The most recent sanctions were imposed in November against two Chinese entities for what the State Department said were in response to the companies’ transfer of “sensitive technology and items to Iran‘s missile program.”
Earlier in 2017 the Treasury Department sanctioned a Chinese coal company for using foreign exchange produced by selling North Korean coal and using the funds to purchase nuclear and missile components for Pyongyang.
The CRS report sought to distance the Chinese government from the illicit arms proliferation, quoting former State Department arms expert Vann Van Diepen as saying that even if the arms-related transfers are not state-sponsored, the government has failed to devote enough resources to stop them.
“When that continues to be the case over 20 years, even when they have been criticized, over time it becomes a choice, and you have to wonder what’s going on,” Mr. Van Diepen said.
In addition to arms proliferation, China also has engaged in money-laundering, providing illicit financial services and utilizing “a network of financial representatives, primarily in China, who operate as agents for North Korean financial institutions,” the report said.

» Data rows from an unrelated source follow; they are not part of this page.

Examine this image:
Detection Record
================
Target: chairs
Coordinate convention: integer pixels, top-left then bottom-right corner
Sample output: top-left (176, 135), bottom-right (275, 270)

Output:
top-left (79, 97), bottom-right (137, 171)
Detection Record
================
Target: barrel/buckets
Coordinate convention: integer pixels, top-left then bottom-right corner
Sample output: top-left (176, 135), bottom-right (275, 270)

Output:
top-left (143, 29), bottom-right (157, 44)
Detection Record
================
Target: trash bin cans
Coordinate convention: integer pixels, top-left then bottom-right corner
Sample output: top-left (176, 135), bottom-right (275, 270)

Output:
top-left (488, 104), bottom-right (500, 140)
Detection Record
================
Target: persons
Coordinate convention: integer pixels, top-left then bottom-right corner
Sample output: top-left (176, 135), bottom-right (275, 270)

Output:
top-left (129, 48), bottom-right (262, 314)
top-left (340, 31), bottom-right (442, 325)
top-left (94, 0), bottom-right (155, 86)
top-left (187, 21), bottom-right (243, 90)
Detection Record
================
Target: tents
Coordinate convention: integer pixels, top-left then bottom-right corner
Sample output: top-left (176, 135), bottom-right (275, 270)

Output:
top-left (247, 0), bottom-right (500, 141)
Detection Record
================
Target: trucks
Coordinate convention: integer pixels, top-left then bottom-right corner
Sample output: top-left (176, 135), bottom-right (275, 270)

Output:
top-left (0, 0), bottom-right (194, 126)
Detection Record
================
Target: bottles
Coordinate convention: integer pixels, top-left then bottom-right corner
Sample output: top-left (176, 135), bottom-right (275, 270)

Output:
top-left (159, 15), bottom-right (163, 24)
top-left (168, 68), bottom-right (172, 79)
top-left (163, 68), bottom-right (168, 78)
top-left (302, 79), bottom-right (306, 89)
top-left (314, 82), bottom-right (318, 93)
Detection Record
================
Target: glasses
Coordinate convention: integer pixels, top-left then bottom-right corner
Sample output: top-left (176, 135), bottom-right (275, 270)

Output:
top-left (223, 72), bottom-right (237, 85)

“The representatives orchestrate schemes, set up front or shell companies, and manage surreptitious bank accounts to move and disguise illicit funds, evade sanction, and finance the proliferation of North Korea‘s [weapons of mass destruction] and ballistic missile programs.”
According to Alex Wong, until recently deputy assistant secretary of state for North Korea, China hosts around two dozen North Korean weapons of mass destruction and missile procurement agents and bank representatives.
“China has flouted U.N. Security Council resolutions’ requirements to expel such representatives,” the report quoted Mr. Wong as saying, adding that the U.S. government “provided China with ample actionable information on the ongoing U.N.-prohibited activities occurring within its borders,” yet Beijing “has chosen not to act.”
The report also says China is assisting the Saudi Arabian government in building facilities for possible uranium production.
China also built civilian nuclear reactors in Pakistan that have been a proliferation concern. Critics say the reactors violate Beijing‘s commitments to the Nuclear Suppliers Group, an international organization devoted to halting nuclear weapons proliferation.
“China has constructed four power reactors in Pakistan and is constructing two additional such reactors,” the CRS report said, noting the facilities’ lack of international oversight. “Islamabad’s nuclear weapons facilities are not safeguarded.”
China has been a major nuclear proliferator beginning in the late 1990s when Beijing sold ring magnets to Pakistan that were used in the development of Islamabad’s nuclear weapons. China also has sold heavy-duty truck chassis that were used for North Korea‘s new, road-mobile intercontinental ballistic missiles.
China‘s initial motivation for sales of dangerous weaponry was a way to raise funds for its military modernization program.
“During the 1980s and 1990s, China transferred nuclear and missile technology to other countries’ weapons programs,” the report said.
“China provided assistance to Pakistan‘s nuclear weapons program and engaged in nuclear cooperation with Iran. Beijing exported missiles to Pakistan, Saudi Arabia, and Iran.”